Dragonfly Optimization
The Dragonfly Algorithm (DFO) algorithm originates from static and dynamic swarming behaviours. These two swarming behaviours are very similar to the two main phases of optimization using meta-heuristics: exploration and exploitation. Dragonflies create sub swarms and fly over different areas in a static swarm, which is the main objective of the exploration phase. In the static swarm, however, dragonflies fly in bigger swarms and along one direction, which is favourable in the exploitation phase. Read more here.


Genetic Optimization
Genetic Optimization is a metaheuristic inspired by the process of natural selection that belongs to the larger class of evolutionary algorithms. Genetic algorithms are commonly used to generate high-quality solutions to optimization and search problems by relying on biologically inspired operators such as mutation, crossover and selection. Read more here.


Other selection methods

Removing features with low or high variance
Variance is the expectation of the squared deviation of a random variable from its mean. Features with low variance have many values repeated, which means the model can't learn much from them. In a similar way, features with very high variance have very few values repeated, which makes it also difficult for a model to learn from this feature.

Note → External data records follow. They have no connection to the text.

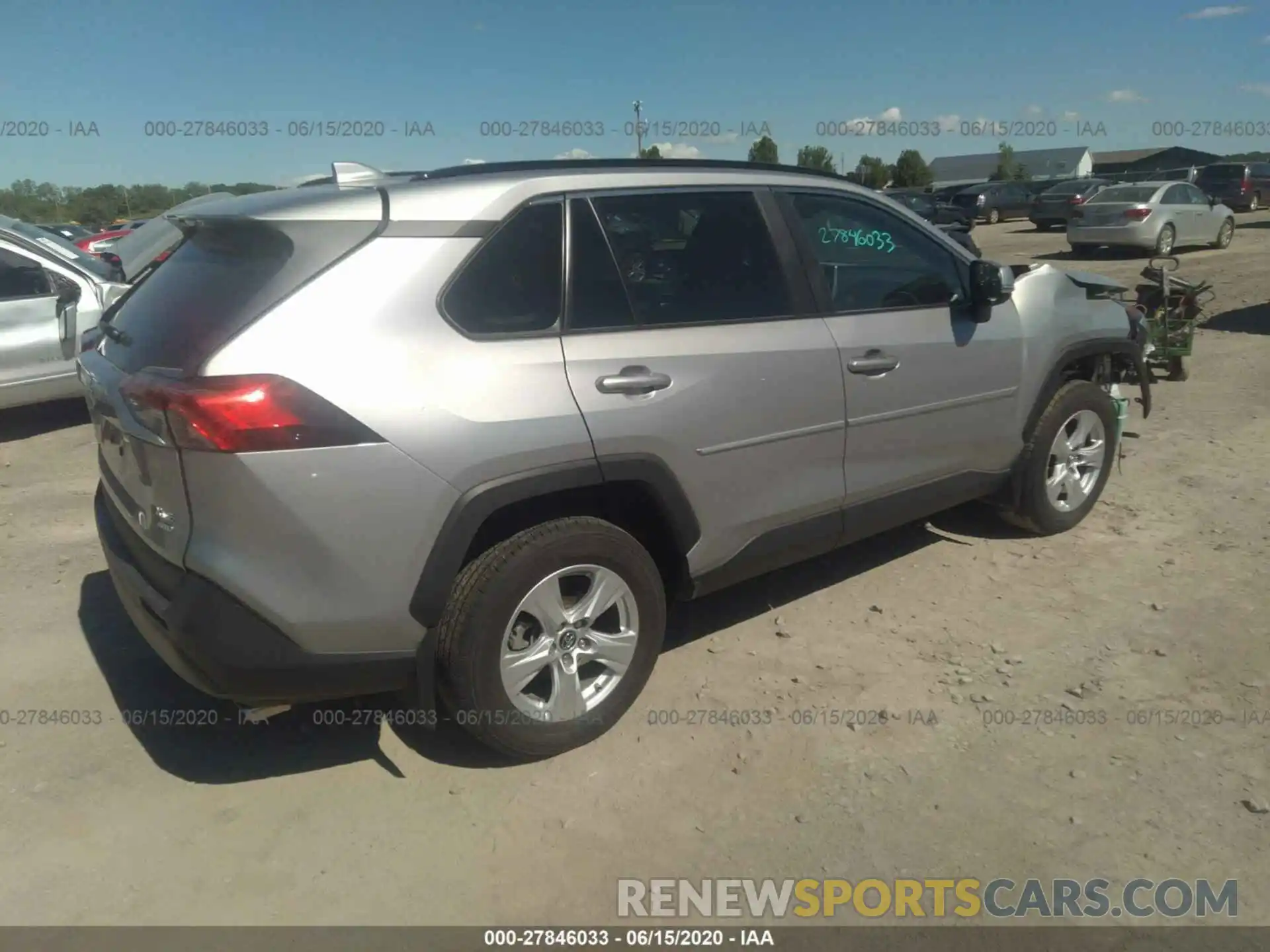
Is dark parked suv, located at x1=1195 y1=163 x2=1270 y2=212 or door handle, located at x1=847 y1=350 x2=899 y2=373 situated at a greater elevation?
dark parked suv, located at x1=1195 y1=163 x2=1270 y2=212

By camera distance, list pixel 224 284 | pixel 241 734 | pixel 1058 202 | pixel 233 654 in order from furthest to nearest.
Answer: pixel 1058 202, pixel 241 734, pixel 224 284, pixel 233 654

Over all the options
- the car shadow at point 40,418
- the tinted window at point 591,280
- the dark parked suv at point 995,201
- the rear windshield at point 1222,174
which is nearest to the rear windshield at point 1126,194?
the dark parked suv at point 995,201

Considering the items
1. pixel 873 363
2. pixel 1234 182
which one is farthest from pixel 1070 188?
pixel 873 363

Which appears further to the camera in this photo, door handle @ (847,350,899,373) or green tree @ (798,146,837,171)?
green tree @ (798,146,837,171)

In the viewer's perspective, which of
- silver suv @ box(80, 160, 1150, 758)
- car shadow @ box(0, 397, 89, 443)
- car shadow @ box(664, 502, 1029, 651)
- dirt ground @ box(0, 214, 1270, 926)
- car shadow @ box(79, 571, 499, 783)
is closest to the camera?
silver suv @ box(80, 160, 1150, 758)

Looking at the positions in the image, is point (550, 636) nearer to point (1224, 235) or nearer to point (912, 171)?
point (1224, 235)

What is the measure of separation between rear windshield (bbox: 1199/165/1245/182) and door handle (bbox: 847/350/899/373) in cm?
2980

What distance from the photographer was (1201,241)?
60.5 feet

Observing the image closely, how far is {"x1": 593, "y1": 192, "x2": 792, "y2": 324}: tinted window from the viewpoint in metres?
3.27

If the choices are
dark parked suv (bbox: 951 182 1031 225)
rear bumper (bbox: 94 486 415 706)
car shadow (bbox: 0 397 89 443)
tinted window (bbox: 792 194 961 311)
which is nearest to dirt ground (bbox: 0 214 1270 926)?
A: rear bumper (bbox: 94 486 415 706)

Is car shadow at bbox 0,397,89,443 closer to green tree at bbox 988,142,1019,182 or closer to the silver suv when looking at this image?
the silver suv

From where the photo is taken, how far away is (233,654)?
265 cm

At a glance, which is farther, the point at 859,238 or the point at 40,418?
the point at 40,418

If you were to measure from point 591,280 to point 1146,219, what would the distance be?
17131 millimetres
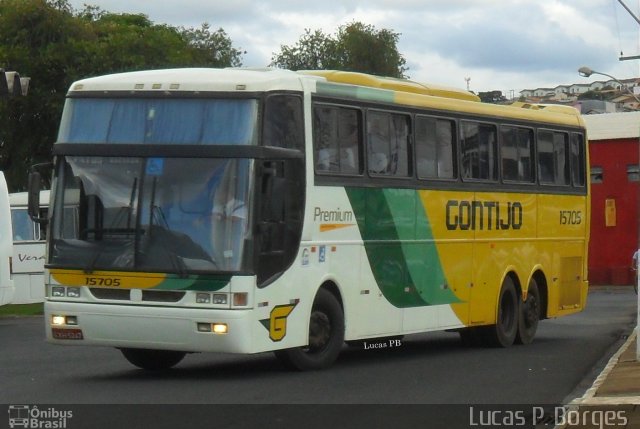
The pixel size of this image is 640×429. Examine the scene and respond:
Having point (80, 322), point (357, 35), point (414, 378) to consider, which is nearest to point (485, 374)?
point (414, 378)

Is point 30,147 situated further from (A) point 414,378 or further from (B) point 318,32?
(B) point 318,32

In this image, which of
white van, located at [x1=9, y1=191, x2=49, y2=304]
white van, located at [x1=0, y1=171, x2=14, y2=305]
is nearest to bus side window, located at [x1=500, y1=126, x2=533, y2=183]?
white van, located at [x1=0, y1=171, x2=14, y2=305]

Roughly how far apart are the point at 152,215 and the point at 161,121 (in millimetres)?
1042

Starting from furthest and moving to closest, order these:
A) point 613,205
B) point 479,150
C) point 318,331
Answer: point 613,205
point 479,150
point 318,331

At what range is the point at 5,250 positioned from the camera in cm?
2448

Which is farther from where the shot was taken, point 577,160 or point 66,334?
point 577,160

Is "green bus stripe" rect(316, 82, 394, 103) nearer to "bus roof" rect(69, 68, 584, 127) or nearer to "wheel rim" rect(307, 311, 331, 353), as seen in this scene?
"bus roof" rect(69, 68, 584, 127)

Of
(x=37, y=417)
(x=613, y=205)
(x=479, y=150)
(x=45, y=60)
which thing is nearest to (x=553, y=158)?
(x=479, y=150)

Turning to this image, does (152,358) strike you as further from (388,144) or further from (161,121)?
(388,144)

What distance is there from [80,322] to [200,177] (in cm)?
191

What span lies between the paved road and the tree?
3093 inches

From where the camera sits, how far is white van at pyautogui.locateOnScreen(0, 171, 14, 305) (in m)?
24.4

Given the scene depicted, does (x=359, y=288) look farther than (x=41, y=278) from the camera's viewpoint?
No

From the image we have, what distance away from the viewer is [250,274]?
14.8 meters
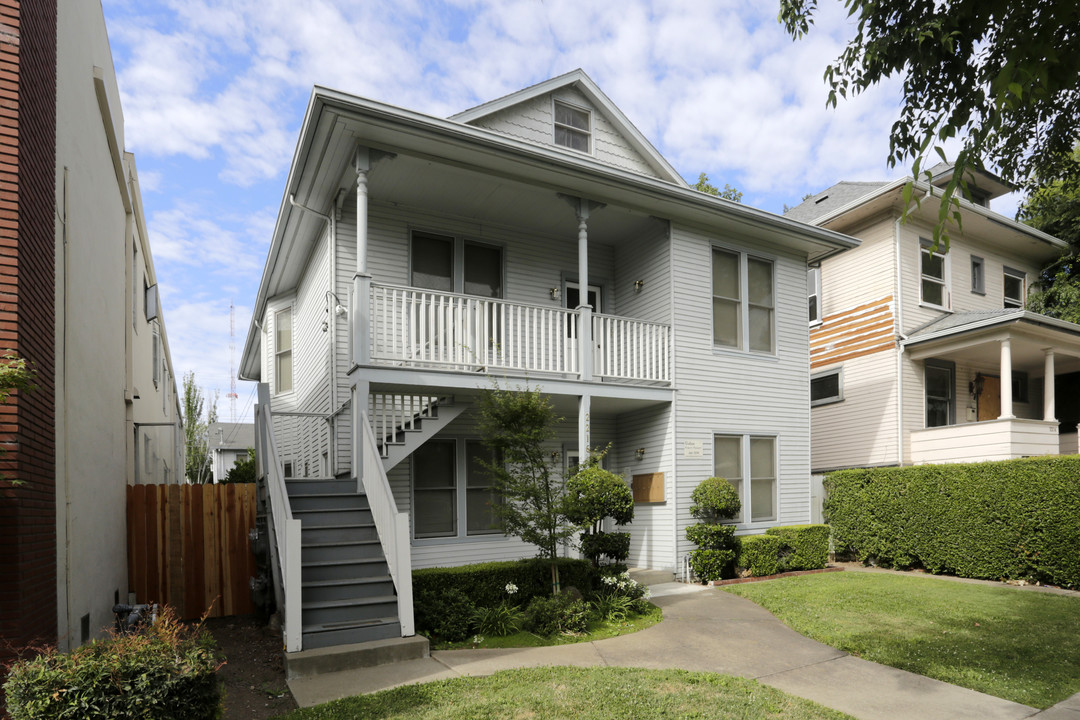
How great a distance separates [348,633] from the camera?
643 centimetres

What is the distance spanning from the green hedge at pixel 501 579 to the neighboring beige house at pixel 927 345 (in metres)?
9.27

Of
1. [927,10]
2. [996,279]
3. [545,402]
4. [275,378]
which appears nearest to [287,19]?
[545,402]

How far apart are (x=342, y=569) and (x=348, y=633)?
944mm

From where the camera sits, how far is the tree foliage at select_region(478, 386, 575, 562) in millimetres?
8305

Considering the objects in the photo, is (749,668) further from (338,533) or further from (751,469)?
(751,469)

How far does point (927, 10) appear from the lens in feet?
18.3

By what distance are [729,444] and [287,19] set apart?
9.76 meters

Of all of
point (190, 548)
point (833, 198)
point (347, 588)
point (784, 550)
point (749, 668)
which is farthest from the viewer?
point (833, 198)

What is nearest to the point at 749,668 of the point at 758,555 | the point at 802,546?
the point at 758,555

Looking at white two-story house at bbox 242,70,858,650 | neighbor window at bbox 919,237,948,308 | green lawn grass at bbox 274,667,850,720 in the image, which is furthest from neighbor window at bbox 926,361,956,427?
green lawn grass at bbox 274,667,850,720

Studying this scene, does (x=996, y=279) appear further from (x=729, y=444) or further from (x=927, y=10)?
(x=927, y=10)

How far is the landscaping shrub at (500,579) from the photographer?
7730 mm

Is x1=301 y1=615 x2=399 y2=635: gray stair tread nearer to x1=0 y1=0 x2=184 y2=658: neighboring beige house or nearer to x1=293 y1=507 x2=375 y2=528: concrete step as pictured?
x1=293 y1=507 x2=375 y2=528: concrete step

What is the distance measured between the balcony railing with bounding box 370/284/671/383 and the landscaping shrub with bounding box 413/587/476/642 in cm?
305
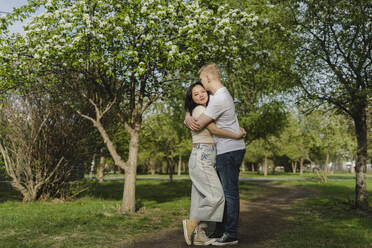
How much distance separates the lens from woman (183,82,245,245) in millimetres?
4434

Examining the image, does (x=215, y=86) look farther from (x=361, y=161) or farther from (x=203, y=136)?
(x=361, y=161)

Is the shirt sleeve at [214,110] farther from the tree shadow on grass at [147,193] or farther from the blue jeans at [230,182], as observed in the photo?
the tree shadow on grass at [147,193]

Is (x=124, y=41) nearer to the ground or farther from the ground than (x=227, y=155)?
farther from the ground

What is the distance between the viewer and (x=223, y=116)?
4.61m

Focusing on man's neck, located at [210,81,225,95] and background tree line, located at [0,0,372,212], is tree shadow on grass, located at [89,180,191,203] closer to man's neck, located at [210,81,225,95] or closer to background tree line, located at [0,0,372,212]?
background tree line, located at [0,0,372,212]

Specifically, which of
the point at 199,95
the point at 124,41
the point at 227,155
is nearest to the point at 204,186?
the point at 227,155

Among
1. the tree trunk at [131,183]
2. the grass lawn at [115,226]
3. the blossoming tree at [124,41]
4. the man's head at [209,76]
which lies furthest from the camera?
the tree trunk at [131,183]

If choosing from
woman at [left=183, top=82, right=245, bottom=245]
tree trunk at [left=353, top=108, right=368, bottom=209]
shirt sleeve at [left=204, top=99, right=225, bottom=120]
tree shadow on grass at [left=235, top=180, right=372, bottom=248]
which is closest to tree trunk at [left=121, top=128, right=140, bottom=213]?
tree shadow on grass at [left=235, top=180, right=372, bottom=248]

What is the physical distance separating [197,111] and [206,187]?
3.60 feet

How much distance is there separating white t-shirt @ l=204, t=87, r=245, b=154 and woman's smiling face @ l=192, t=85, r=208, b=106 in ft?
0.51

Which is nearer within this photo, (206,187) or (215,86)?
(206,187)

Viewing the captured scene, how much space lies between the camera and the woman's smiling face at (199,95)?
479cm

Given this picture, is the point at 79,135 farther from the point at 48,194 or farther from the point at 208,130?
the point at 208,130

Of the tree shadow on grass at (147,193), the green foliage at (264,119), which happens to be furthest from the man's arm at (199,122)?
the green foliage at (264,119)
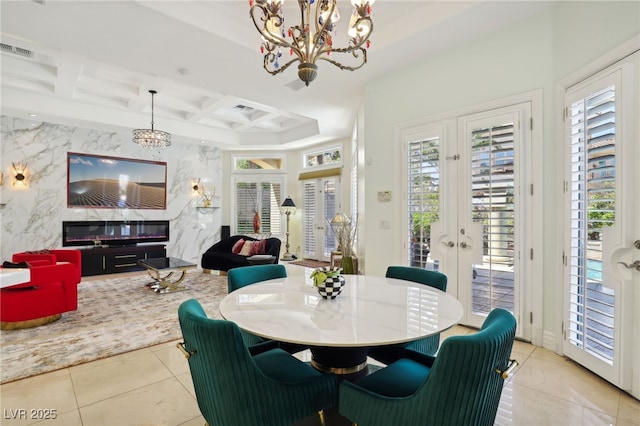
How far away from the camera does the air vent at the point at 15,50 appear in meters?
3.91

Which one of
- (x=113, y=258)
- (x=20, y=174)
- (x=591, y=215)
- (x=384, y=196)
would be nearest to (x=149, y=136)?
(x=20, y=174)

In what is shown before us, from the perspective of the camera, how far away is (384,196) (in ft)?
12.9

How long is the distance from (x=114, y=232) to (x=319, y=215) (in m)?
4.60

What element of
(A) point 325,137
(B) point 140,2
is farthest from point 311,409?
(A) point 325,137

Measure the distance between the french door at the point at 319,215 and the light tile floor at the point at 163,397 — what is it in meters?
5.33

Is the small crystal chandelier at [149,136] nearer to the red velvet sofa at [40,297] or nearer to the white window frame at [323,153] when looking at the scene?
the red velvet sofa at [40,297]

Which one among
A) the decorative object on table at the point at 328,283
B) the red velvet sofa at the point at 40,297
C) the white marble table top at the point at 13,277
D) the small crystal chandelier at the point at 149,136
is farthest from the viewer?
the small crystal chandelier at the point at 149,136

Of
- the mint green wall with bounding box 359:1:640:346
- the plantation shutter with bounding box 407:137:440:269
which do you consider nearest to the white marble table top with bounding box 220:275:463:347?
the plantation shutter with bounding box 407:137:440:269

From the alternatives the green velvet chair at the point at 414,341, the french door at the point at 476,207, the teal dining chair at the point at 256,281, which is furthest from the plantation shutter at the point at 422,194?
the teal dining chair at the point at 256,281

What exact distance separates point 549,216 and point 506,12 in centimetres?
181

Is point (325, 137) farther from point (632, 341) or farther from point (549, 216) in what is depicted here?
point (632, 341)

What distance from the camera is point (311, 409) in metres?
1.40

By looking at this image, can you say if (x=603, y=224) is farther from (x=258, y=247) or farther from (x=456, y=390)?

FeatureSelector removes a categorical feature when the maximum number of occurrences for any value is below min_repeated or when the same value is repeated in at least max_repeated fraction of the rows. The default option is to remove a feature if all values in it are either different or exactly the same.


Removing features with multi-collinearity
Two features that are highly correlated are redundant, i.e. two will not contribute more to the model than only one of them. FeatureSelector will drop a feature that has a Pearson correlation coefficient larger than max_correlation with another feature. A correlation of 1 means the two columns are equal. A dataframe of the removed features and their correlation values can be accessed through the collinear attribute.